In working with the core repository, I handled various specification docs and classes that I would not have worked on otherwise, and I worked closely with the small PHP team and maintainers on these issues. Other problems still exist within the core repository, but the state of it has improved drastically, and further improvements will be made as the repository continues to develop.

Sample applications

To test the components thoroughly, I created sample applications that mimicked the propagation of traces through microservices. A few PHP applications existed within the main repository that allowed for simple testing; however, the lack of use of a propagator limited the depth of testing.

In creating the sample applications, I had to consider the state of the core repository. Currently, the ability to instrument an application automatically does not exist, so manually instrumenting the apps was necessary. This process entailed creating a tracer, generating spans manually, propagating contexts, and closing the spans once a request was completed.
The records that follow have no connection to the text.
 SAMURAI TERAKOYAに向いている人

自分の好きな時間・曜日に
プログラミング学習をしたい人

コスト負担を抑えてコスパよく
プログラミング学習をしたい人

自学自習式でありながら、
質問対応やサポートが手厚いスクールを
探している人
Another factor to consider during creation was the ease of use of testing these applications. I wanted to create an app that would be easy to set up for anyone who wanted to test the alpha version of the PHP library with AWS X-Ray. Thus, both applications were created as console applications in order not to complicate the process with setting up web applications.

The first sample app in its implementation is creation of a span, then a child span, which is then populated in an HTTP header that makes a request to aws.amazon.com. Figure 8 shows how the initial span and its child are created:

Figure 8: The trace map generated by sample application 1.
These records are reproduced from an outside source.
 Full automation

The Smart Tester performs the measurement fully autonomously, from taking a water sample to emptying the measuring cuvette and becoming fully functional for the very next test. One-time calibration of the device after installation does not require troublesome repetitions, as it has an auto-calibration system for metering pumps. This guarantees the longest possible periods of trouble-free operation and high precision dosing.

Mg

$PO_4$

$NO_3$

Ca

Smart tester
The second application involves a more robust example of how a real-world application may make a request to different services. A main application will make a call to two different microservices, called Service1 and Service2. Before calling either of the services, however, the span context is injected into a carrier that is then taken to the service. Then, the services will extract the context from the carrier and create a new span based upon it.
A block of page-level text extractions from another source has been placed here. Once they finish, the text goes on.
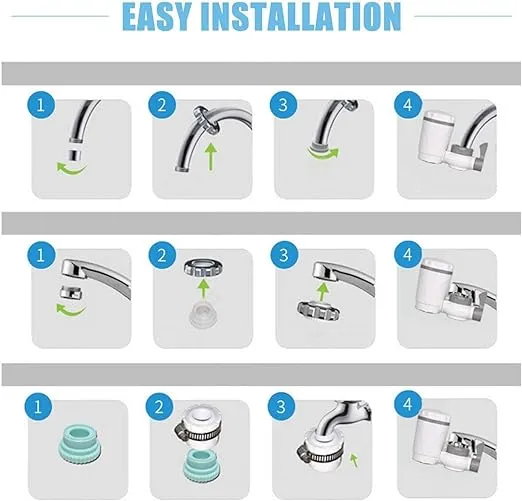 EASY INSTALLATION

1

2

3

4

1

2

3

4

1

2

3

4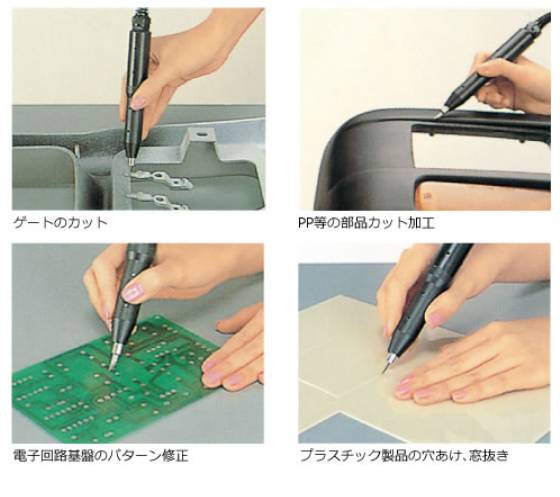 ゲートのカット

PP等の部品カット加工

電子回路基盤のパターン修正

プラスチック製品の穴あけ、窓抜き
After the services are concluded, the child spans are ended, and then the main root span is ended in the main application. Figure 9 shows how these requests are mapped out:

Figure 9: The trace map generated by sample application 2.

These sample apps serve as integration tests, demonstrating that traces created in an application can be sent to the OTEL Collector and then seen on the AWS X-Ray backend.

Conclusion

During this project, I have come to understand much more about the open source community and the process of creating and delivering high-level, maintainable code. Through this open source project within OpenTelemetry, I had the opportunity to work with many contributors from all over the industry who are working to create well-documented and efficient services. I learned to communicate with my team members and to respond effectively to their inputs and apply those changes within my code.

I also became much more familiar with PHP as a language and all the little nuances that come with it. Also, I have come to understand that being an engineer is more than coding—it’s an amalgamation of coding, documenting, and presenting ideas, as well as reaching out to other engineers for their expertise and responding productively to evaluations by team members and reviewers.

Working within OpenTelemetry and with the AWS X-Ray team was an incredible experience that enriched my knowledge of the open source community and the industry as a whole. I appreciate the mentorship from Bob Strecanksy, OpenTelemetry PHP maintainer; Anthony Mirabella, OpenTelemetry Go maintainer; and Bolu Peng from the AWS X-Ray team for their guidance and reviews. I hope to continue working within wonderful teams with talented people and to continue contributing to influential open source projects in the future.

Oliver Hamuy

Oliver Hamuy is a senior at Washington University in St. Louis studying Computer Science and Electrical Engineering. He is currently working as a intern software engineer at AWS and is interested in observability and artificial intelligence.